Mixed reality headset - Welcome to Mixed Reality

According to Tim Cook, there will be advantages to creativity, business, and communications.

Tim Cook, CEO of Apple, recently took the opportunity to use a media interview to describe why he believed a mixed reality headset produced by his company is something consumers will want to have when one launches in coming months.

The company is traditionally quite closed lipped about the projects it has underway.

While Tim Cook didn’t officially confirm that Apple would be launching a mixed reality headset in the interview with GQ, he did spend some time describing why people would be interested in buying this type of product. This kind of gadget is highly rumored to have been in development for some time now, and many expect that it won’t be long before one hits the shelves.
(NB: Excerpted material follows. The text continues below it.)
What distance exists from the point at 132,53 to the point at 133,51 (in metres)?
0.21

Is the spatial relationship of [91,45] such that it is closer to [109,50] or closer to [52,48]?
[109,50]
Mixed reality headset - Image of Apple Store

The main reasons Tim Cook said that people would want this type of device is because of its creative applications for use in art, communication, and corporate environments.

“The idea that you could overlay the physical world with things from the digital world could greatly enhance people’s communication, people’s connection,” said Cook in the interview.

Will Apple’s vision of a mixed reality headset will do what Facebook couldn’t with VR?

The idea of using virtual reality for communication isn’t anything new. Mark Zuckerburg, CEO of Meta, first announced his vision for the Metaverse a couple of years ago, convinced that it would take off particularly for business communication. Meta has been struggling to make its Reality Labs VR business successful since that time.

That said, despite the fact that consumers didn’t seem to be remotely as interested in VR as Zuckerberg expected, those struggles don’t appear to have hindered Cook’s enthusiasm over augmented reality experiences. This despite how much he spoke out against Google’s 2015 attempt at VR.

In the interview, Cook acknowledged that he’d changed his attitude toward a mixed reality headset. He said that when “presented with something new that says you were wrong, admit it and go forward instead of continuing to hunker down and say why you’re right.”

He believes that the creative users at the core of his company’s business model are also the people who stand to gain the greatest benefit from AR and VR technologies.